# Bac / safeguard



## PRO_CT (Nov 4, 2012)

Any idea how long the transition will last ? I already see many issues safeguard faces and they don't even preserve most properties of bank of america fs.


----------



## JDRM (Apr 16, 2012)

They dont preserve many of their properties! It seems they get away with whatever they want, probably through kick backs! Same thing happend when they aquired AHM from FAS. Then they back charge contractor when something comes up....


----------



## mtmtnman (May 1, 2012)

BAC never did anything with them in the 1st place. Nothing new to see here. Move along...........


----------



## wmhlc (Oct 8, 2012)

Its the opposite I thinked in my area, the BAC conctractors did a horrible job, 90% of them have issues.

I have been doing claims for 5 years for safeguard and they average around 15 per month in my area, not we are getting slammed with them 60 plus a month.


----------



## Bearsboy1979 (Oct 22, 2012)

We went from 15 perform per bids a day to maybe 1 per day over the last week or so. I think Safeguard is giving out the work to there previous contractors cause we went to do some work today and a safeguard contractor did the work two days earlier. Our regional says it is coming back and has sent us training booklets to go over with our staff but I'm a little Leary of it all.


----------



## Freddie (Jun 13, 2012)

I was hooked up with 3 regionals doing BAC work now that the safeguard transition is happening all that work has stopped. SCVMS screwed me (shocker) but not too bad so I'm thinking about going back to all their properties and taking back my CO's and lockboxes (since they didn't pay me on them anyway) 
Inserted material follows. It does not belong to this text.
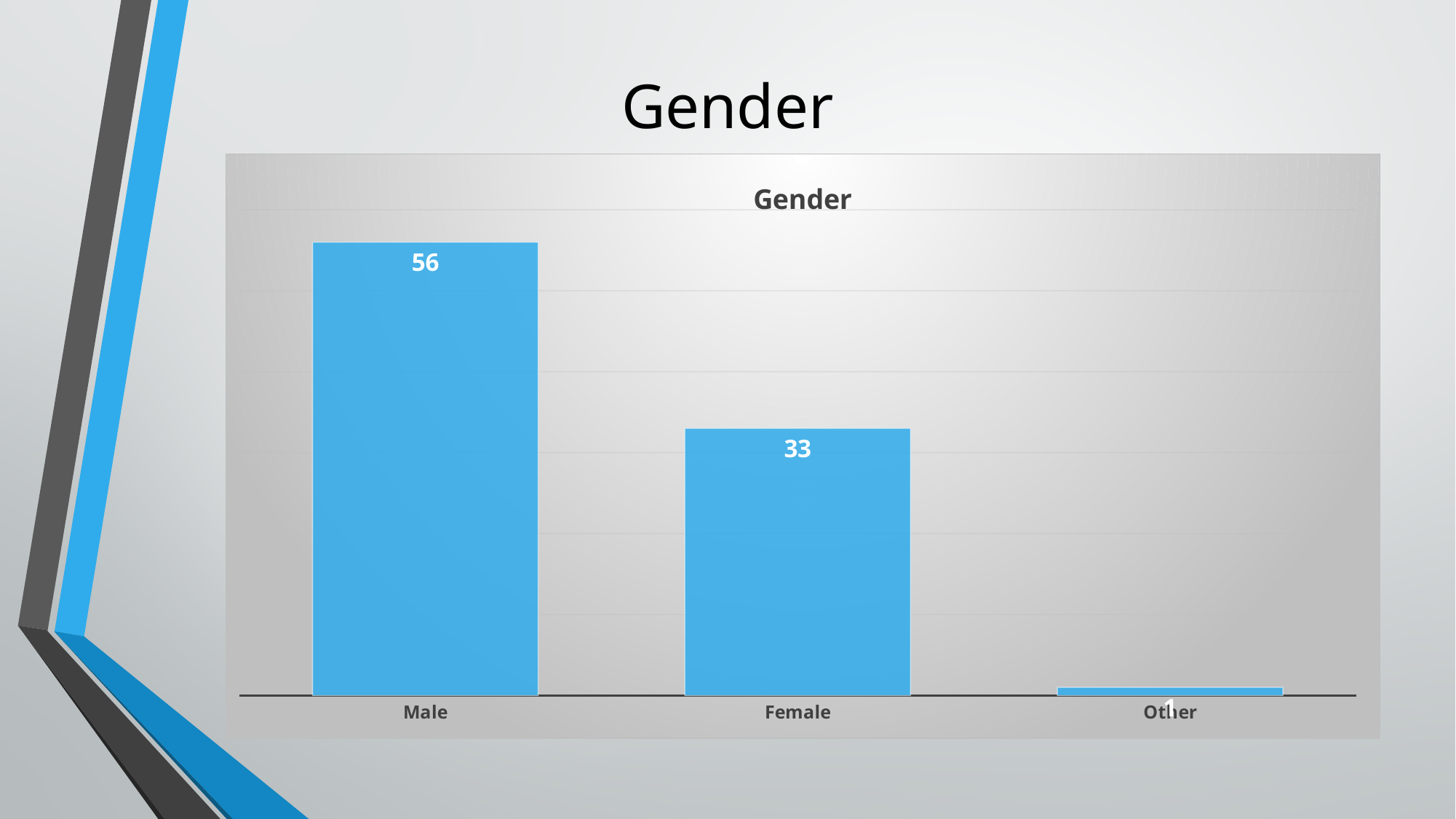
What is the value for Female? 33 Which category has the highest value? Male What is the title of the chart? Gender Do the values rise or fall from left to right along the x axis? Fall What colour are the bars in the chart? Blue What kind of chart is shown? Bar chart What is the value for Male? 56 What is the difference between the values for Male and Female? 23 Which is larger, the value for Male or the value for Female? Male How many categories are shown on the x axis? 3 Which category has the lowest value? Other Which is larger, the value for Female or the value for Other? Female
Anyways.., what the point in having regionals anymore? Seems like everyone would just go directly after safeguard and screw the regionals- it's just a useless middle man anyway isn't it? 

Wouldn't working for safeguard with a high pay structure be better?

Thinking about doing that


----------



## GTX63 (Apr 12, 2012)

What makes you believe Safeguard is a better option?


----------



## Freddie (Jun 13, 2012)

GTX63 said:


> What makes you believe Safeguard is a better option?
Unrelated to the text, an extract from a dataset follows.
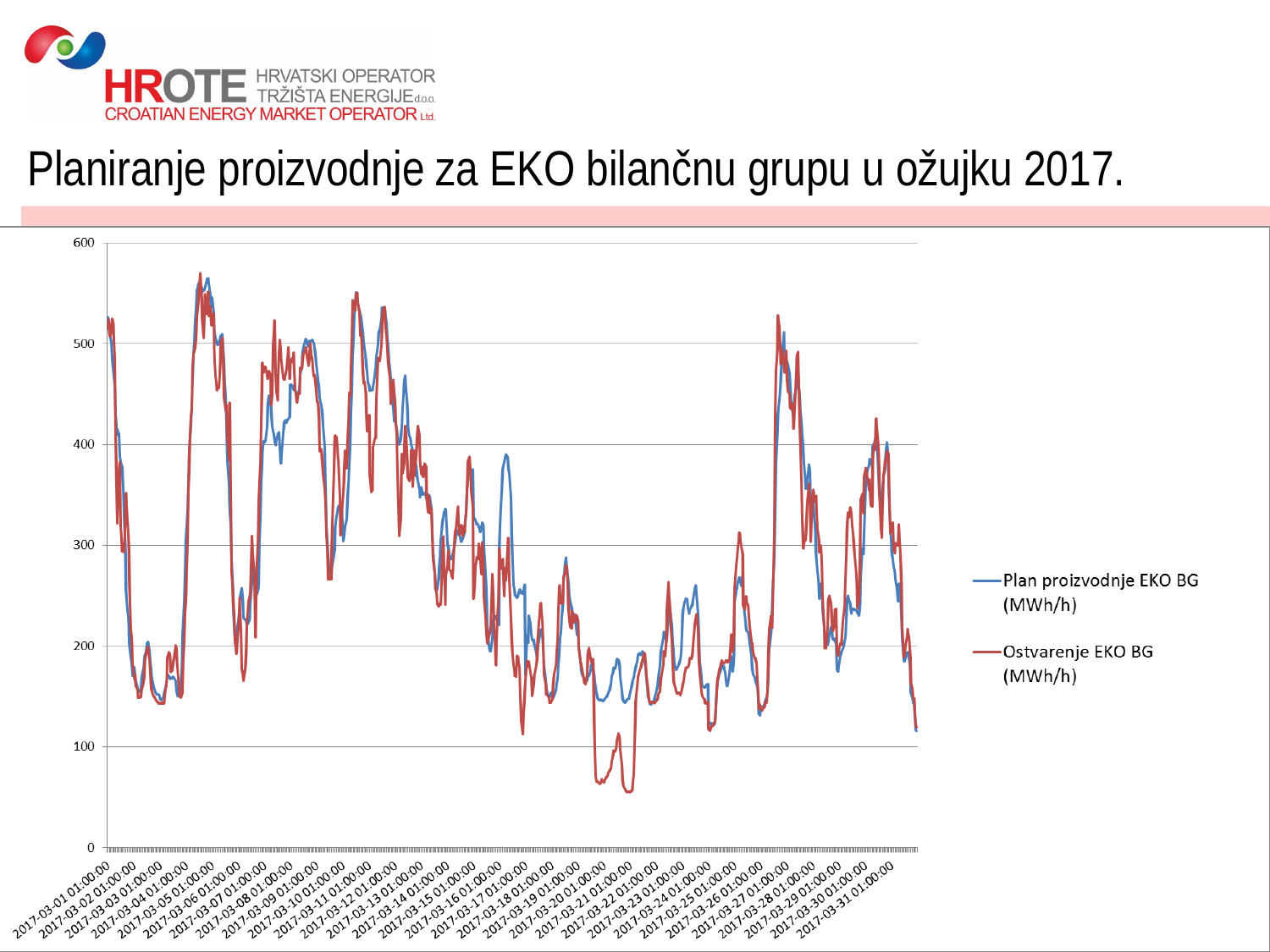
Which series is drawn in red? Ostvarenje EKO BG (MWh/h) Is the value of Plan proizvodnje EKO BG around 2017-03-21 01:00:00 greater or less than 100? greater Do the values of Ostvarenje EKO BG rise or fall between 2017-03-28 01:00:00 and 2017-03-31 01:00:00? fall How many series does the legend list? 2 What kind of chart is shown on the slide? Line chart Which series is drawn in blue? Plan proizvodnje EKO BG (MWh/h) What is the highest value shown on the vertical axis? 600 Is the value of Ostvarenje EKO BG at the end of the series (2017-03-31) greater or less than 200? less Is the value of Plan proizvodnje EKO BG around 2017-03-03 01:00:00 greater or less than 300? less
Well you would be cutting out the middle man regionals.


----------



## PropPresPro (Apr 12, 2012)

Freddie said:


> Well you would be cutting out the middle man regionals.


Add to that the cost of E&O insurance and the time spent fighting direct to SG results uploads. 
I say screw doing SG work. Either through regionals or direct.


----------



## STARBABY (Apr 12, 2012)

GTX63 said:


> What makes you believe Safeguard is a better option?


 
he needs to do a search on them!


----------



## BPWY (Apr 12, 2012)

SG isn't too bad if you can get 1x vendor work from them.
No E&0 and no discount.

Fairly liberal trip charges.

Their website does suck for uploading results and on occasion I had to wait well over 30 days to get paid.


----------



## PPC (Oct 20, 2012)

Waiting 30 days is way better than the 60+ average from AMS.


----------